▶ Text block:
-- Opening Marker --

In 1971, following a string of tense and claustrophobic character studies that included his debut Knife in the Water, the Catherine Deneuve psychological thriller Repulsion, the Samuel Beckett-tinged absurdist paranoia tale Cul-de-sac, and culminating in the smash success of the terrifying classic Rosemary’s Baby, director Roman Polanski decided he’d switch gears as it were and make a film about his friend and Formula One racing champion Jackie Stewart.
The then thirty-nine year-old Polanksi hadn’t had any experience with documentaries, so he enlisted the help of the little-known filmmaker Frank Simon to direct (though Polanski now claims he, in actuality, directed the entire film himself) to chronicle in intimate detail three days in the life of a racer out to win the Monaco Grand Prix. Weekend of a Champion premiered at the Berlin Film Festival in 1972, had a very brief theatrical release in Europe thereafter, and was then largely forgotten until the archive in possession of the film’s original negative got in contact with Polanski forty years later to ask whether they should keep it or not.

-- Closing Marker --

▶ Material shown:
-- Opening Marker --

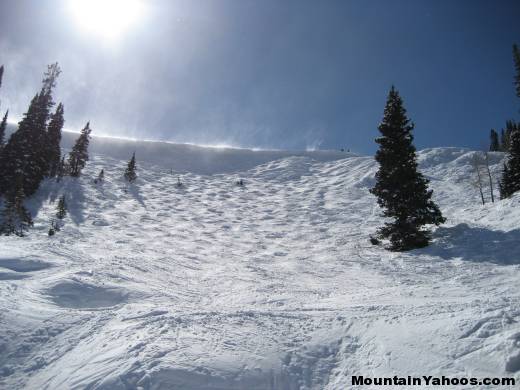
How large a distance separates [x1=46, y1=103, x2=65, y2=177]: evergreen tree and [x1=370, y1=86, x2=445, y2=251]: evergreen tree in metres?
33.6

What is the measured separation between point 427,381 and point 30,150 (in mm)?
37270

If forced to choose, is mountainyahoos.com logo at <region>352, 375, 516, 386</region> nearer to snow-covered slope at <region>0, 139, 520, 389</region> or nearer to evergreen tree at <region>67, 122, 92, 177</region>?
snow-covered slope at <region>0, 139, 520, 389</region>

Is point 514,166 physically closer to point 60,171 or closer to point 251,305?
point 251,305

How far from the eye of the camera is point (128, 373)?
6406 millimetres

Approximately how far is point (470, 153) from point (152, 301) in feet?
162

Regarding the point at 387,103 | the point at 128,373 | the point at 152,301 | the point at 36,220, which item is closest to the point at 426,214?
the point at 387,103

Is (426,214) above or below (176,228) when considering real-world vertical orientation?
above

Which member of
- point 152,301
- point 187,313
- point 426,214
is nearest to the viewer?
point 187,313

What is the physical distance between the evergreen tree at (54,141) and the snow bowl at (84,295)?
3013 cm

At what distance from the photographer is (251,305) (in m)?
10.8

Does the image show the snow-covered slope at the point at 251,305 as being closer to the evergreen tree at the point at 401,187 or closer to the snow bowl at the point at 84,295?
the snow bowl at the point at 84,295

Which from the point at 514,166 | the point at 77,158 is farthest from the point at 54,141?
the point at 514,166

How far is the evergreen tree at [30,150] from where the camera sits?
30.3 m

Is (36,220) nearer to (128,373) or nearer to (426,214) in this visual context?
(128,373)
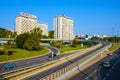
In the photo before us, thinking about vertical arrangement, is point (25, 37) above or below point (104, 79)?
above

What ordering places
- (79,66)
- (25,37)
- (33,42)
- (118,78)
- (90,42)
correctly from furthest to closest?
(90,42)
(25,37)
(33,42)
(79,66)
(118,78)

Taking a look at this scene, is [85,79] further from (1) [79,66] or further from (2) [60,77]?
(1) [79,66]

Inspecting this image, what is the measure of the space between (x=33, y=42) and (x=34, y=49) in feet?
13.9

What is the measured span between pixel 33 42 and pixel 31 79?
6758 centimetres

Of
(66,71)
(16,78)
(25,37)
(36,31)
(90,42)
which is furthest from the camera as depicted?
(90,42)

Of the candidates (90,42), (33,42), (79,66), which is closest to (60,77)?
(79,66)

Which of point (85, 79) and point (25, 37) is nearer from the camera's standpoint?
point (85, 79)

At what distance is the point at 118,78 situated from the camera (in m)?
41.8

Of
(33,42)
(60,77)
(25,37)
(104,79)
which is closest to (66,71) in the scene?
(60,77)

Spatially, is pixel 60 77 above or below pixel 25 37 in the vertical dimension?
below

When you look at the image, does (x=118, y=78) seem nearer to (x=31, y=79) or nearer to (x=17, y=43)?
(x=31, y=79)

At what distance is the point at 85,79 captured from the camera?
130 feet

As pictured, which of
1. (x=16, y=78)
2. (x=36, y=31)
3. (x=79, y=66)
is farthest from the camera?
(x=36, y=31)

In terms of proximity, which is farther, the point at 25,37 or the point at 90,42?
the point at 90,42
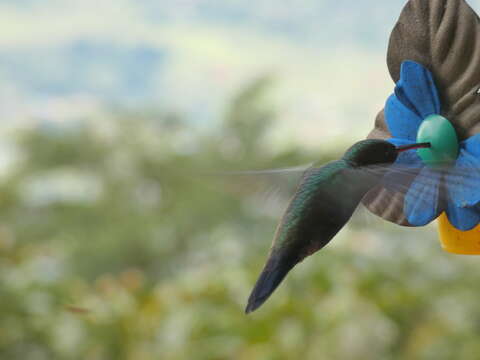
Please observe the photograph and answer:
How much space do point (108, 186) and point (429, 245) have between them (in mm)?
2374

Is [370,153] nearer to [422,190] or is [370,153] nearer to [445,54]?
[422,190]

-- Closing Marker --
-- Opening Marker --

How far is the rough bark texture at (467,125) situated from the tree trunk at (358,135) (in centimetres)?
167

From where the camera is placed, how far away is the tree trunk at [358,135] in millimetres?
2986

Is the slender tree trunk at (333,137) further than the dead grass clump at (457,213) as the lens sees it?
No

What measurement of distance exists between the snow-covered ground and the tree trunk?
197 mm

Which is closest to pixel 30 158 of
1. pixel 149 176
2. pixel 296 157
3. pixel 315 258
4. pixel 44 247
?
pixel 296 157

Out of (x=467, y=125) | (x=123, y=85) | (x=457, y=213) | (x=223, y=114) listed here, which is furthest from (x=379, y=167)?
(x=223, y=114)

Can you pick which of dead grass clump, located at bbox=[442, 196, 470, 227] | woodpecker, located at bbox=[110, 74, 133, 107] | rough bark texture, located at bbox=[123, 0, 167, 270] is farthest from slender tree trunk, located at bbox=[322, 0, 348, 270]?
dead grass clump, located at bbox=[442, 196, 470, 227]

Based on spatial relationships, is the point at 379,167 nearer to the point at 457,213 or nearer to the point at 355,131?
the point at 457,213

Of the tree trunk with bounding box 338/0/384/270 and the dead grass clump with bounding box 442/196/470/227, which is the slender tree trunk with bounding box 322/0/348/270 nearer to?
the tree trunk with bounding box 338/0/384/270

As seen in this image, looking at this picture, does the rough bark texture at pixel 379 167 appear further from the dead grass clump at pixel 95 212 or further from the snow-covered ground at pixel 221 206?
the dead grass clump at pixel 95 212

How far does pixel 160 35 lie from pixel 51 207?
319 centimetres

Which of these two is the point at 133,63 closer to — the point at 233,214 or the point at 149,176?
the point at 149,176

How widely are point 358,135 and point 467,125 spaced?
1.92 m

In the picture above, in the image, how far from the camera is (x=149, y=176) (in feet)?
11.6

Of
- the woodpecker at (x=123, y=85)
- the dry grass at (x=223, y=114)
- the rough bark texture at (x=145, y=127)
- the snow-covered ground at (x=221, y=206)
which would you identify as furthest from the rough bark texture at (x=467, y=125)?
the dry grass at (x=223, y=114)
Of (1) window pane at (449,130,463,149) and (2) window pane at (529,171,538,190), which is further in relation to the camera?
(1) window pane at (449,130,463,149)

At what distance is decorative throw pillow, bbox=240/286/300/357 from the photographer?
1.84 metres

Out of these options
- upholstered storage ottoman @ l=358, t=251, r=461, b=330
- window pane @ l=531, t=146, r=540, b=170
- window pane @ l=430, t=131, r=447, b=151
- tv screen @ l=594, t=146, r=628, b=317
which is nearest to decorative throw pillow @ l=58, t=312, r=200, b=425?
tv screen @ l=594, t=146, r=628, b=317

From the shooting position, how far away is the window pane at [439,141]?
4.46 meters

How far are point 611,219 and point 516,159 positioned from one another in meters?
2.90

-- Closing Marker --
-- Opening Marker --

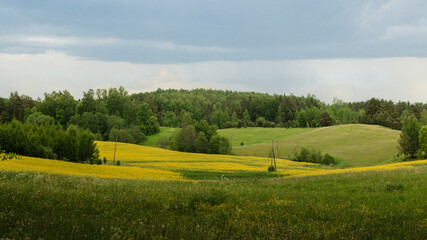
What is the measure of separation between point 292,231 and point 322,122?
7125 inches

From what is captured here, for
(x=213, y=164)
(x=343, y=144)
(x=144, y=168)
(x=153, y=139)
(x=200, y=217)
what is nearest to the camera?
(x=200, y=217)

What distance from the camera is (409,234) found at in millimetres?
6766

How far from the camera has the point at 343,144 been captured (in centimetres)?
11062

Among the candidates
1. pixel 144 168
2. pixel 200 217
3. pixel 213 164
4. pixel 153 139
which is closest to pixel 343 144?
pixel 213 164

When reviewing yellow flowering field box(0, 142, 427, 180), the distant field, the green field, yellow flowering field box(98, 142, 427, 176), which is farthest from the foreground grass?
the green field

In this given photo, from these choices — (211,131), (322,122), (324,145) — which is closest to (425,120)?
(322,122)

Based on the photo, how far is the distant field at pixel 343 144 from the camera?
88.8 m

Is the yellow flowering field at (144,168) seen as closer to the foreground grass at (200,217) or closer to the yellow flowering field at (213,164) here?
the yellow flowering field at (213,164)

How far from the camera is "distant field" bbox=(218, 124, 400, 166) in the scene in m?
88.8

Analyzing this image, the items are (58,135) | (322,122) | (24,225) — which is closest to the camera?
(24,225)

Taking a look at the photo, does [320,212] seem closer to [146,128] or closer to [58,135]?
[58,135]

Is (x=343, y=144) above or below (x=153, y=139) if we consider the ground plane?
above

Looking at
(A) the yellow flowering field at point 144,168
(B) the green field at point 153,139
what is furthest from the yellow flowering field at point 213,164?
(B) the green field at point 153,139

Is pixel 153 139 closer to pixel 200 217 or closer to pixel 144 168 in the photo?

-- Closing Marker --

▶ Action item:
Please answer these from the text about Weekend of a Champion:
(a) Which film was Polanski's debut?
(b) What race was the racer out to win?
(c) At which festival did the film premiere, and in what year?
The records come from a different source than the text.

▶ Completed task:
(a) Knife in the Water
(b) The Monaco Grand Prix
(c) The Berlin Film Festival, in 1972